Focusing on the small things

I do hope that you are continuing to stay safe and are keeping well whilst we remain in lockdown.

Hopefully you will still be finding things to keep you occupied given that by now you have already cleaned your house from top to bottom, cleared your cupboards and have your gardens looking like show gardens. Perhaps some of you have got on board with the fish project and by now have knitted, crocheted, carved, painted and quilted fish ready for the exhibition which we hope to hold at some point in the future (even if we can’t put a date on it yet).

One of the things I like to do in my spare time is to take photographs and given that, in my opinion, we live in one of the prettiest counties in the UK I spend a lot of my free time in the Forest, the Cotswolds, in and around Tewkesbury, or on the riverbanks of the Severn or the Wye indulging in this hobby. I don’t claim to be a professional photographer, I don’t even have a camera! I simply use my iPhone and snap away at whatever looks good to me. Of course lockdown has put a stop to all of that but then I remembered that back in the winter I bought a macro lens for my iPhone camera which I’d forgotten about.

Such a lens would mean that I could switch my focus to taking pictures of tiny things and that would mean I needn’t go beyond my back garden to get some great shots. So I dug out said lens and turned my attention to photographing insects and tiny buds, new green shoots, tiny hairs on catkins and the fuzzy fur of bumblebees; all of which are being coaxed out by the warm spring sunshine that we’re all enjoying at the moment.

I became totally absorbed by the wonders contained in this tiny world!
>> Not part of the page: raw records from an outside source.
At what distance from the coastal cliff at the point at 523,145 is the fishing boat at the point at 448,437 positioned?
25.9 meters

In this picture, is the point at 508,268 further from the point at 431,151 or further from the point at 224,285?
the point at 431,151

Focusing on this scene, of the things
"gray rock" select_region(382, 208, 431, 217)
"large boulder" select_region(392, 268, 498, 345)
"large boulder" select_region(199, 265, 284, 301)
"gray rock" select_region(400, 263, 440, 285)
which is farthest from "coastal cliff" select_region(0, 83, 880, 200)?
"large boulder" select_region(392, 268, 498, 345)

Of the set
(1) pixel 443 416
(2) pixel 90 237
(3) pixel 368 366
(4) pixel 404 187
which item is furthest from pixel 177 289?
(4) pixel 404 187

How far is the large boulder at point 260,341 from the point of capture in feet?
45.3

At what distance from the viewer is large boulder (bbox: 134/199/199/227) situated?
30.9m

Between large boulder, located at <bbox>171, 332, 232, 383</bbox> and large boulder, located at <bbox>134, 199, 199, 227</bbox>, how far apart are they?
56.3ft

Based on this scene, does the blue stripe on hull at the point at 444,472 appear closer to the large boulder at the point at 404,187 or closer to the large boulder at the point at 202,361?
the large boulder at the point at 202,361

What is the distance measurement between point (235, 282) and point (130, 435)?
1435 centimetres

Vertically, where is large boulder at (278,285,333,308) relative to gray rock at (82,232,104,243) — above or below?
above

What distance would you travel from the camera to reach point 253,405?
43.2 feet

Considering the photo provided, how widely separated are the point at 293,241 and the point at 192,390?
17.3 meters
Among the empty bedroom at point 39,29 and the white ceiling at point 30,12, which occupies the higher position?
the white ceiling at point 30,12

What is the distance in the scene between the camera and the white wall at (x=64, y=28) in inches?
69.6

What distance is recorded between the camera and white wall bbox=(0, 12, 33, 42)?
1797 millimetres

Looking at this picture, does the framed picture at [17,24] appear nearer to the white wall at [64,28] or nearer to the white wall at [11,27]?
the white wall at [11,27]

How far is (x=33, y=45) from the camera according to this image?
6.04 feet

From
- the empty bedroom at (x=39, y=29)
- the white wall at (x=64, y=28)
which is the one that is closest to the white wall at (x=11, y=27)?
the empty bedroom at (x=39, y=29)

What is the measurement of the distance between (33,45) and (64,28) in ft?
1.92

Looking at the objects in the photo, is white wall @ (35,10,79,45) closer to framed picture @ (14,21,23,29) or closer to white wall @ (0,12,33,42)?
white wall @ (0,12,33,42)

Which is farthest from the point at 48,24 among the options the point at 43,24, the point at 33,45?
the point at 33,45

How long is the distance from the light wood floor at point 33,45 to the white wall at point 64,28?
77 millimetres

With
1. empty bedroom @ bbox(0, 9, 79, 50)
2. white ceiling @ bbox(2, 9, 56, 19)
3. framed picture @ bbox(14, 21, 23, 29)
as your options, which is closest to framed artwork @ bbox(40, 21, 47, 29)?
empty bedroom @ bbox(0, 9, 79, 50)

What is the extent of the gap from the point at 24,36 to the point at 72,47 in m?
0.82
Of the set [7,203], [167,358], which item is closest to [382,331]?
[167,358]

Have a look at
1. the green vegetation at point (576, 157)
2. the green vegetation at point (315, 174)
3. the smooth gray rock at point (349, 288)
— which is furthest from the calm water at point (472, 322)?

I was in awe of God’s creative genius as much at work in the tiny back legs of a bumblebee carrying pouches of pollen as it is in a glorious sunset forming backdrop to Lydney Harbour.

Once again I was reminded of the words of the beloved hymn writer Isaac Watts which I shared in a post for Crosspoint last year; so well does he capture this theme that it is worth repeating:

‘Meditation on the First of May’ – Isaac Watts

‘What an exquisite world of wonders is complicated even in the body of every little insect – an ant, a gnat a mite, that is scarce visible to the naked eye. Admirable engines! which a whole academy of philosophers could never contrive – which the nation of poets has neither art nor colours to describe – nor has a world of mechanics skill enough to frame the plainest or coarsest of them.

Their nerves, their muscles and the minute atoms which compose the fluids fit to run in the little channels of their veins, escape the notice of the most sagacious mathematician, with all his aid of glasses. The active powers and curiosity of human nature are limited on their pursuit and must be content to lie down in ignorance.
It is a sublime and constant triumph over all the intellectual powers of man which the great God maintains every moment in the inimitable works of nature – in these impenetrable recesses and mysteries of divine art.’ Isaac Watts

May this time be for you one in which you too see the wondrous works of God in the minute worlds that inhabit our patios as well as in the stars that shine out on crystal clear nights from across our Galaxy.